As hard as some employers and insurers are trying to get consumers interested in online tools for price transparency in healthcare, they might be doing their employees or members a disservice if the services don’t provide accurate, relevant data, two long-time transparency advocates say.
Writing on the Health Affairs blog, Susanne Delbanco, PhD, MPH, executive director of Catalyst for Payment Reform, and François de Brantes, MS, MBA, executive director of the Health Care Incentives Improvement Institute, argue that “many price transparency tools suffer from one or more common methodological flaws.”
According to Delbanco and de Brantes, some quote prices for procedures but have “incomplete definitions” of what constitutes a “medical episode,” leaving out, for example, outpatient rehabilitation from the true cost of hip replacement surgery.

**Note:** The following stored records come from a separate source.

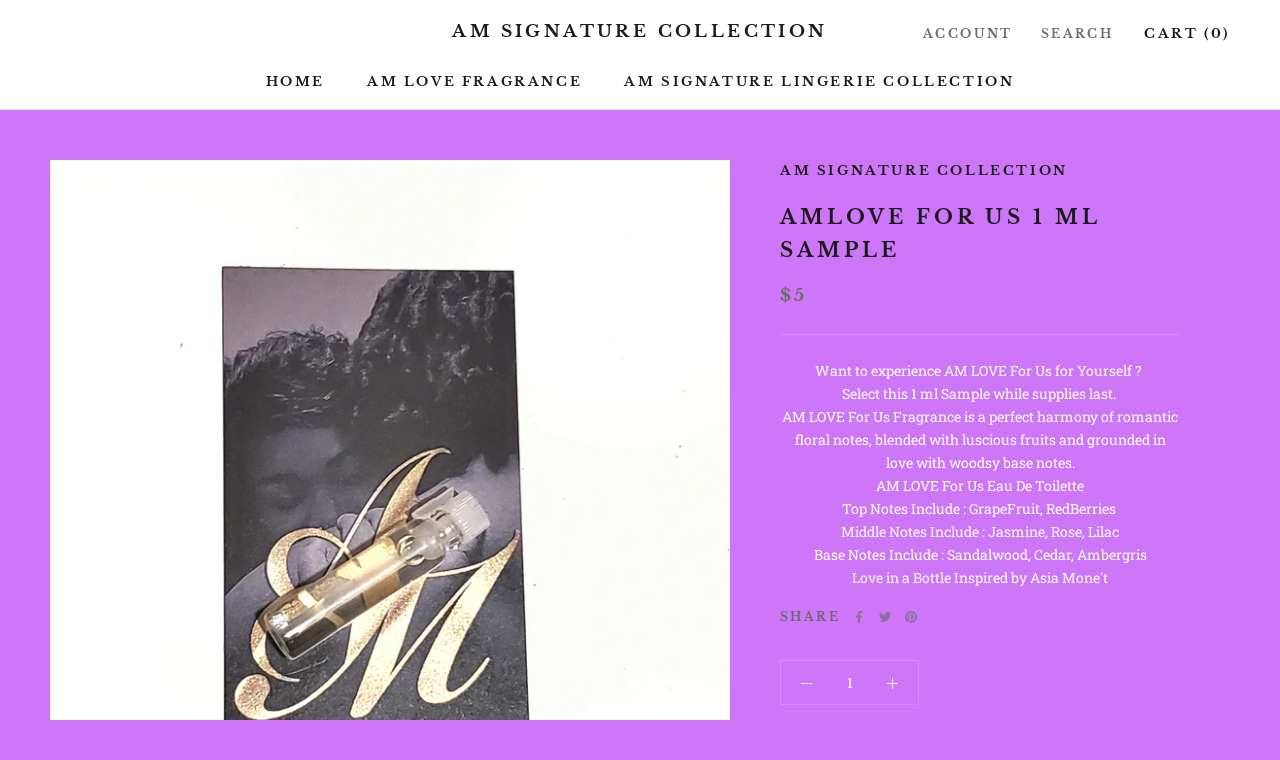

--- FILE ---
content_type: text/javascript
request_url: https://shop.asiamonet.com/cdn/shop/t/10/assets/custom.js?v=183944157590872491501601518032
body_size: -791
content:
//# sourceMappingURL=/cdn/shop/t/10/assets/custom.js.map?v=183944157590872491501601518032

Online pricing tools should be capable of helping consumers determine what care is necessary and what is unnecessary—and not just to avoid overtreatment. “If the tool doesn’t parse out what is included in the price estimates, the consumer may end up picking a low-priced provider who doesn’t perform needed tests,” the two wrote.
Plus, Delbanco and de Brantes added, some comparison tools draw on too small of a sample to be reliable. “In trying to compensate for small sample sizes, some vendors may use multiple years of historical claims data to derive average episode or service prices. However, these prices may not reflect currently negotiated rates,” they said.